Race Ethnicity | n | p |
---|---|---|
White | 172548 | 0.62 |
Black | 38826 | 0.14 |
Hispanic | 40564 | 0.15 |
Other | 24661 | 0.09 |
Total | 276599 | 1.00 |
Selecting an Evaluation Metric for Race and Ethnicity Imputation in FARS
In machine learning, the evaluation metric is a crucial component of the model development process. The evaluation metric is used to assess the performance of a model and determine how well it is performing on a given task. The choice of evaluation metric can have a significant impact on the model results. Here, I provide an overview of how I selected the evaluation metric for the imputation model that predicts the race and ethnicity of people in the Fatality Analysis Reporting System (FARS).

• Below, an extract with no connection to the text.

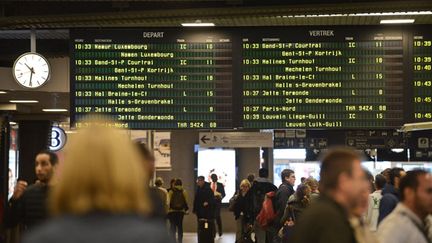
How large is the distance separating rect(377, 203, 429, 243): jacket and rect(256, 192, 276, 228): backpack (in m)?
9.81

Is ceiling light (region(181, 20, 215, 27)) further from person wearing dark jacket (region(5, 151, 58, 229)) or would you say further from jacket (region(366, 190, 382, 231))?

I provide a refresher on model performance evaluation, focusing on why the chosen evaluation metric matters, the limitations of accuracy in imbalanced datasets, and the strengths and weaknesses of the Multiclass Receiver Operating Characteristic Area Under the Curve (\(MROC_{AUC}\)). I select the \(MROC_{AUC}\) for the race and ethnicity imputation model because it aligns with the disparity estimation objective of the study.

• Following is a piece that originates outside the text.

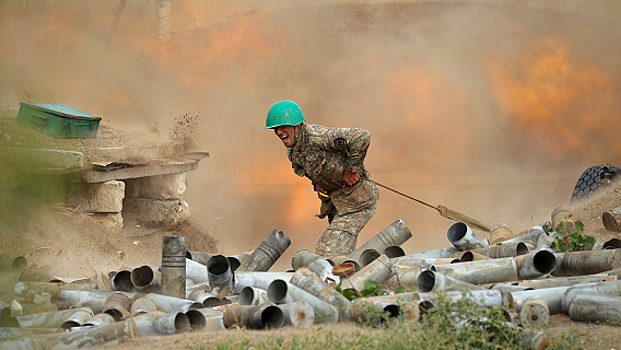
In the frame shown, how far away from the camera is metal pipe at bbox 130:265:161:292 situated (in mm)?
3982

Evaluation Metric Considerations
Model Objective
Since the intended use of the imputation model is to enable downstream disparity estimation and policy evaluation across racial and ethnic groups, model performance needs to heed systematic missclassification errors. A preferred performance metric for model evaluation is a measure of statistical discriminatory power that penalizes models that overfit to the majority class at the expense of the minority classes.1 For example, it is undesirable to have a model that is very good at predicting, say White individuals, but systematically miscategorizes Black individuals as Hispanic because it will bias comparison between these groups in downstream analyses.
Class Imbalance
An important factor to consider in selecting the evaluation metric is the class balance of the training data. The FARS data is quite unbalanced: the majority class, White, accounts for 62 percent of observations, while the minority classes, Black, Hispanic, and Other, account for 14, 15, and 9 percent, respectively.

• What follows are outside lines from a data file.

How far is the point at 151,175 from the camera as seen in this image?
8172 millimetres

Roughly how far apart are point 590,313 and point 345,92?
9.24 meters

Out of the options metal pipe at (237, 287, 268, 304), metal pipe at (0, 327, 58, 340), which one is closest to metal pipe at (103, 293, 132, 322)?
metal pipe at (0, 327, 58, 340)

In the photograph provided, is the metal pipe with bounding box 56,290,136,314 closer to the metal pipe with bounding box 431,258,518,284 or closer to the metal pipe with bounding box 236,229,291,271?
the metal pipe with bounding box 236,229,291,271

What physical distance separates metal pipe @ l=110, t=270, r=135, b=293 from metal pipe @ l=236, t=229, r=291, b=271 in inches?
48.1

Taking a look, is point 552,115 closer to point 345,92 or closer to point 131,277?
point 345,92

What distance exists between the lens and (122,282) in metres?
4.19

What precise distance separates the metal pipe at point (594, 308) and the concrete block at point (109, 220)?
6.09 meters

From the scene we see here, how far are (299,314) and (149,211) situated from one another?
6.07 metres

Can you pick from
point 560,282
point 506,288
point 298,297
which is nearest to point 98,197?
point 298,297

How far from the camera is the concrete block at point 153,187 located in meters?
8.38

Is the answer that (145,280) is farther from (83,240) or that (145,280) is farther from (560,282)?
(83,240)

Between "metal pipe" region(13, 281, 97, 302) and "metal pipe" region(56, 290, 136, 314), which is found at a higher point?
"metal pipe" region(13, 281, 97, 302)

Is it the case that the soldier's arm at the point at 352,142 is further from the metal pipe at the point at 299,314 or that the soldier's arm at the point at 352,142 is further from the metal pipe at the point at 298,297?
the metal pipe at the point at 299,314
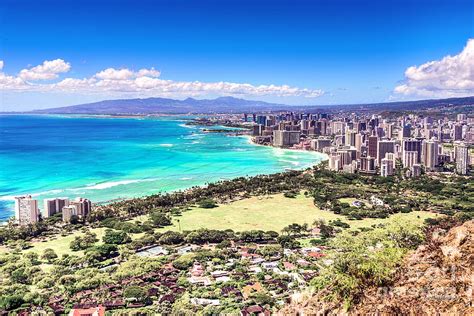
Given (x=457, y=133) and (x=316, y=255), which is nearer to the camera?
(x=316, y=255)

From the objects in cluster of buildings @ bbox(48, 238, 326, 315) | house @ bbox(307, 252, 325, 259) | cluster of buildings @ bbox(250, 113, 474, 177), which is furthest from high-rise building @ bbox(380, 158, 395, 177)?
house @ bbox(307, 252, 325, 259)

In cases with class imbalance, choosing accuracy (the proportion of correctly classified instances) as the evaluation metric will tend to favor model performance on the majority class because:
- There is likely more information about the majority class.
- The model can achieve high accuracy by predicting the majority class for all observations.
Another property of accuracy is that it is class agnostic, meaning it does not distinguish between different classes. In other words, it does not matter which races or ethnicity are misclassified or how they are misclassified. This is clearly problematic when the goal is to compare differences between the classified groups because systematic misclassification errors will bias the results.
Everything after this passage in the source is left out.